Ex-Army Chief denies accusations over missing persons

Ex-Army Chief denies accusations over missing persons

August 13, 2015   02:20 pm

The former Commander of the Sri Lankan, Army General Daya Ratnayake, says that allegations regarding disappearances of LTTE cadres who surrendered to security forces are simply made-up stories whispered by anti-Government groups.

“When they were taken into the rehabilitation process, none of them, I can assure you with responsibility, went missing,” said General Ratnayake, who served as Commissioner General of Rehabilitation for former LTTE combatants. “From point zero to the end, we have records of what they went through, how they were taken in.”

“These are false allegations. Made-up stories,” he was quoted as saying by Channel News Asia.

Following the end of the war, an estimated 12,000 LTTE cadres entered the state-run rehabilitation process. The majority, encouraged by the Government’s promise of release, turned themselves in. Around 700 of them were child soldiers and 2,000 were female combatants.

Their transfer to 28 rehabilitation facilities was, according to the ex-army commander, “very transparent”.

“The ICRC and various international organisations have been monitoring all these things,” he explained. 

“If anyone is handed over to the police or the army, it has always been documented. It has been recorded.”

Sri Lanka had the second largest number of non-clarified cases of disappearances in the world after Iraq, based on the UN Working Group on Enforced or Involuntary Disappearances report in 1999.

“Although a considerable number of criminal investigations have been initiated in relation to disappearances which occurred some ten years ago, only very few of the suspected perpetrators have actually been convicted,” the report claimed.

“We’ve been very slow,” admitted Rajiva Wijesinha, former Secretary of the Ministry of Disaster Management and Human Rights under the Rajapaksa administration. “And, of course, if you’re slow, you’ll make people suspicious.”

According to Mr Wijesinha, the Sri Lankan force did “a very good job” during the war and tried their best to abide by the international law.
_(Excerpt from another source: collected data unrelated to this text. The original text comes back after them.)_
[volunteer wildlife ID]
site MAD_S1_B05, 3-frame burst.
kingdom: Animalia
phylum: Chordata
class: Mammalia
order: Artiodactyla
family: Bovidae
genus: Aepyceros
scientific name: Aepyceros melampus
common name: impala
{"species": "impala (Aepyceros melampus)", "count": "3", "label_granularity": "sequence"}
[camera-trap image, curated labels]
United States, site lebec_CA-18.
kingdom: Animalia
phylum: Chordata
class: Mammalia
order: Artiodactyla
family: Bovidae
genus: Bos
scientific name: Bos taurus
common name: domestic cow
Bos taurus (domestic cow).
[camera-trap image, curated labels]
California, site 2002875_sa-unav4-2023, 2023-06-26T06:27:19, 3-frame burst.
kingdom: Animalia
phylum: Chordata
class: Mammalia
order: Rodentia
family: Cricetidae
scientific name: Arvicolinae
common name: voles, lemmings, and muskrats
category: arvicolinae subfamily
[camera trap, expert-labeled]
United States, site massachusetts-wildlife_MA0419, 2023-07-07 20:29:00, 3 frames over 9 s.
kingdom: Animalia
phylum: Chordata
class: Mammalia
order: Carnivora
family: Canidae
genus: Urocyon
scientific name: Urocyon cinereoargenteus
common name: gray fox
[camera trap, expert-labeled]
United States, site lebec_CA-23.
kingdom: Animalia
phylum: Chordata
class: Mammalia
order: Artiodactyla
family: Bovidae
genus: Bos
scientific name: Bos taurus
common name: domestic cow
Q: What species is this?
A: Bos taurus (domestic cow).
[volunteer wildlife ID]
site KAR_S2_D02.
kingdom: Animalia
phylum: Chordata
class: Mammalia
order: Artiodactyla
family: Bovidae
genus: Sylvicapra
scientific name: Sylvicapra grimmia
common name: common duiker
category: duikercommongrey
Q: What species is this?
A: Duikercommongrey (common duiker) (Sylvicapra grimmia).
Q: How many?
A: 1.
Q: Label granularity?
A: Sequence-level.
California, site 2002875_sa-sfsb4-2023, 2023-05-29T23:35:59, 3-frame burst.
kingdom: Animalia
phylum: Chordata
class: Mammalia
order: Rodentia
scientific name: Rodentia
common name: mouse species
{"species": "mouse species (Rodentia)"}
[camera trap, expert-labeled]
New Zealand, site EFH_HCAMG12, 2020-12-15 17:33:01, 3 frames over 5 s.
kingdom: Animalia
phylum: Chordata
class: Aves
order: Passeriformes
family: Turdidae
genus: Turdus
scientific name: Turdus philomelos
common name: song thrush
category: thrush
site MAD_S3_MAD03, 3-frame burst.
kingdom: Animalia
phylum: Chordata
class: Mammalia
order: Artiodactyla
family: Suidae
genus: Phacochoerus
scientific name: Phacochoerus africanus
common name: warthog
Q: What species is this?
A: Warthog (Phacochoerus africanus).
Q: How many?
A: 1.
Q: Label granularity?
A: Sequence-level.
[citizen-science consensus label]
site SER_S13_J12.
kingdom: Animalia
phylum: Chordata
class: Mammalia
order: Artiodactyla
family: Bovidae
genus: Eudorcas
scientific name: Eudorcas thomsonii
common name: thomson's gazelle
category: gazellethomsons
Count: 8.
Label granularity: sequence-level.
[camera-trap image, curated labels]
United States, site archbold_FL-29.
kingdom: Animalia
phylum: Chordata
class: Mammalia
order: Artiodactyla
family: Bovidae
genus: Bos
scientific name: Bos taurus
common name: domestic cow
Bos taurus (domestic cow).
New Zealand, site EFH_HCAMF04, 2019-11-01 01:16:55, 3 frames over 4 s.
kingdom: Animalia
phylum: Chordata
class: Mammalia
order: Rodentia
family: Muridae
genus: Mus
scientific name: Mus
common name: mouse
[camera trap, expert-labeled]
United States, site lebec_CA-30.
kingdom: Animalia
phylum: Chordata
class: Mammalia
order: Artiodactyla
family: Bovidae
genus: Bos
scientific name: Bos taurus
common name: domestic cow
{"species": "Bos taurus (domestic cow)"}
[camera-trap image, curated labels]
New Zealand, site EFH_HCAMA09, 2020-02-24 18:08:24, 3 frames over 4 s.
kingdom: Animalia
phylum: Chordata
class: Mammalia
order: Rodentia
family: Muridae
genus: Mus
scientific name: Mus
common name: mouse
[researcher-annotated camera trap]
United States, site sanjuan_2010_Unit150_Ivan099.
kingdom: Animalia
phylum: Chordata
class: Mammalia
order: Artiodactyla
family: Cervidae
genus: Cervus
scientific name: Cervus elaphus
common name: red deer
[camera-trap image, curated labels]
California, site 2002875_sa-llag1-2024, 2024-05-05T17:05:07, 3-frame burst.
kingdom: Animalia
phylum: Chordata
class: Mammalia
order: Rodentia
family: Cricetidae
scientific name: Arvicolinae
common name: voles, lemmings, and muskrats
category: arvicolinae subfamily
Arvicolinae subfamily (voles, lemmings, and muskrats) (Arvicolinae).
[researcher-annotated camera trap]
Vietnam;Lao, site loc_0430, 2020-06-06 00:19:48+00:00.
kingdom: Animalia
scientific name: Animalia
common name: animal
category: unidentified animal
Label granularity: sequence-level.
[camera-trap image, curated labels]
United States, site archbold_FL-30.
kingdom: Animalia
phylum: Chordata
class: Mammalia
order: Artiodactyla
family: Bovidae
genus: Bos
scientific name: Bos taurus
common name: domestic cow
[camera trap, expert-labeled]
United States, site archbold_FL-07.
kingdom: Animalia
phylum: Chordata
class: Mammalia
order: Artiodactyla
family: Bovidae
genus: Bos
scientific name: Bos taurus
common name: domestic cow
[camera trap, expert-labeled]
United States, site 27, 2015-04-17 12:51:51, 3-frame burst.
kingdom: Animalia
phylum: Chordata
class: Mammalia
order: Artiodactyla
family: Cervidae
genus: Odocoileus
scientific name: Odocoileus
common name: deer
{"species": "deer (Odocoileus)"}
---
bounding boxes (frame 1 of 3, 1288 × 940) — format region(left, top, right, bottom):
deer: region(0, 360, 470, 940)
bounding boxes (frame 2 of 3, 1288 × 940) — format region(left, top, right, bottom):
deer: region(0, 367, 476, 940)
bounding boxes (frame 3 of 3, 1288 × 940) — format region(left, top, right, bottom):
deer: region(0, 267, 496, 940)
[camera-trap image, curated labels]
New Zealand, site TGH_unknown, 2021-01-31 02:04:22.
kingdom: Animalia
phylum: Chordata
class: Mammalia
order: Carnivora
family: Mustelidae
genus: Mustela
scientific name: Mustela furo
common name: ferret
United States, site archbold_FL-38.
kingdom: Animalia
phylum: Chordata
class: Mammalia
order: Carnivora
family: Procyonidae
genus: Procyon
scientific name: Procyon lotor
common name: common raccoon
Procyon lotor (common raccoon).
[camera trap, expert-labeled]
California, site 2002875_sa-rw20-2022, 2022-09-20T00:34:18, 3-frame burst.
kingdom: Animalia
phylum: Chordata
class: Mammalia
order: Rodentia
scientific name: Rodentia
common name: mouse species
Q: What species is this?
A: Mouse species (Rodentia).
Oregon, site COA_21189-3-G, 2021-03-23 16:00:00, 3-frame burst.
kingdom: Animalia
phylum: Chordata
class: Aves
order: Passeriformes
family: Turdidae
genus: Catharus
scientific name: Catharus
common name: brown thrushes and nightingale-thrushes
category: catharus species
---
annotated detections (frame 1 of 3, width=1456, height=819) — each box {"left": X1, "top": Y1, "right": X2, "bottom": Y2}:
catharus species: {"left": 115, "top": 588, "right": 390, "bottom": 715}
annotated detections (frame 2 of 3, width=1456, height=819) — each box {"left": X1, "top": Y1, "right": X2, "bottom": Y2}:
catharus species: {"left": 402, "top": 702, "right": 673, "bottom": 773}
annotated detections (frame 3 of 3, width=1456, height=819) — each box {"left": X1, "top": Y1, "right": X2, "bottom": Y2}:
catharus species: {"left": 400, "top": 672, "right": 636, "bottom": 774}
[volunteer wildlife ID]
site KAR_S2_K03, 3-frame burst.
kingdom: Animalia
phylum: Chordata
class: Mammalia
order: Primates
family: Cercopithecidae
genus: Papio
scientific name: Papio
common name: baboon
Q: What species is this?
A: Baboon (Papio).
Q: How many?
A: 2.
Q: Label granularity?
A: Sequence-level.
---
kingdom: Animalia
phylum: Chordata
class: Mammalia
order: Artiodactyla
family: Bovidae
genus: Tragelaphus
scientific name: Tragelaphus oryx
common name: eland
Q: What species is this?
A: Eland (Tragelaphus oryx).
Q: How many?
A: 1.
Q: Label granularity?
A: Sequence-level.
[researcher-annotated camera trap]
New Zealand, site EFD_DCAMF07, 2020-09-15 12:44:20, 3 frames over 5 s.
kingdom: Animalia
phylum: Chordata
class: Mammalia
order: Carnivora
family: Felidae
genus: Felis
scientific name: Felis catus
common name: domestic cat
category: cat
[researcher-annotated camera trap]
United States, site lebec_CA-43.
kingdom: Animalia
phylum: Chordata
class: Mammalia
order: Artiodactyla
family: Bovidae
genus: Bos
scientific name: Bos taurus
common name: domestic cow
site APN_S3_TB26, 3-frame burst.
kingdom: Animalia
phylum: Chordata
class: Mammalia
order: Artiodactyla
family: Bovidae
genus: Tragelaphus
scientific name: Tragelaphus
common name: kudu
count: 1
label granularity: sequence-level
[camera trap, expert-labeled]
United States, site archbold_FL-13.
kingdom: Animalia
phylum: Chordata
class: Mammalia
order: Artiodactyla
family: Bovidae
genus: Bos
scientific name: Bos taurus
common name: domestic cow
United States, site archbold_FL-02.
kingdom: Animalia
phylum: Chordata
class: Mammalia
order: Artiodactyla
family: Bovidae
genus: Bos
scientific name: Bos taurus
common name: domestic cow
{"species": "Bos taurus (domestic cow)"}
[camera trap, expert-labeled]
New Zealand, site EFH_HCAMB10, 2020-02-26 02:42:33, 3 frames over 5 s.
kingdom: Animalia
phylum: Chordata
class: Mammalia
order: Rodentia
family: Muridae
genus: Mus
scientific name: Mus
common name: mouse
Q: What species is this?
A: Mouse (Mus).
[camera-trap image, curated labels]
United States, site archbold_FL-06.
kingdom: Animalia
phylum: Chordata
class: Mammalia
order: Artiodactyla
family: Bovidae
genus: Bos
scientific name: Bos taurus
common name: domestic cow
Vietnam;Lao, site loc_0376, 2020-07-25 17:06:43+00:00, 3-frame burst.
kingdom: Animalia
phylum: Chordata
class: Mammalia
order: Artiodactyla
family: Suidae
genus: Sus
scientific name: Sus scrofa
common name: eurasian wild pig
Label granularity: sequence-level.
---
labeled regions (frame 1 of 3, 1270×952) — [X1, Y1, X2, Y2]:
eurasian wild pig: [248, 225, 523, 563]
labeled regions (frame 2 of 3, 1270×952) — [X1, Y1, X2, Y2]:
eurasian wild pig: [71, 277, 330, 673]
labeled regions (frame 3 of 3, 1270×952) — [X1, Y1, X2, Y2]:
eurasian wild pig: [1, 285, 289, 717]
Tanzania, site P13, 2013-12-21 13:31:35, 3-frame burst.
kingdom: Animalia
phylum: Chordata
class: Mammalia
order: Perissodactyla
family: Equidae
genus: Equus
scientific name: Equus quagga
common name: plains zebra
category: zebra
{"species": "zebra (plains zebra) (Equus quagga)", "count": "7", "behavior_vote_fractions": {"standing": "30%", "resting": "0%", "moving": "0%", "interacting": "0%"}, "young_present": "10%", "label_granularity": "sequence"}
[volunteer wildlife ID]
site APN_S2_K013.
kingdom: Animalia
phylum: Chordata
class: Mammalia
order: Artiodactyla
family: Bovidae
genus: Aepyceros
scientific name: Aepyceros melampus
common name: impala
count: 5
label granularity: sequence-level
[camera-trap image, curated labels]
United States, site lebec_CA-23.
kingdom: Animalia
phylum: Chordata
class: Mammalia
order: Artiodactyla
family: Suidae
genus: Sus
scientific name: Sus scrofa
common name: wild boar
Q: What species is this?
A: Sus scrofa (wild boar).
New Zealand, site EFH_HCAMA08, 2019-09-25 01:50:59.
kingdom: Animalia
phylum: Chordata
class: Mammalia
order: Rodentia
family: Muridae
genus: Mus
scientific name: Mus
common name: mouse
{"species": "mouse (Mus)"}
Still, he accepted that the Government has not done enough in addressing war crimes allegations.

“There were allegations of killings of some of the surrendered. I believe that should have been looked at more carefully and I think the Government made a great mistake in not doing this,” he told Channel News Asia.

“Whatever is wronged by our own people should be corrected and we haven’t done enough of that,” Mr Wijesinha added. “We have to insist on transparency and accountability.”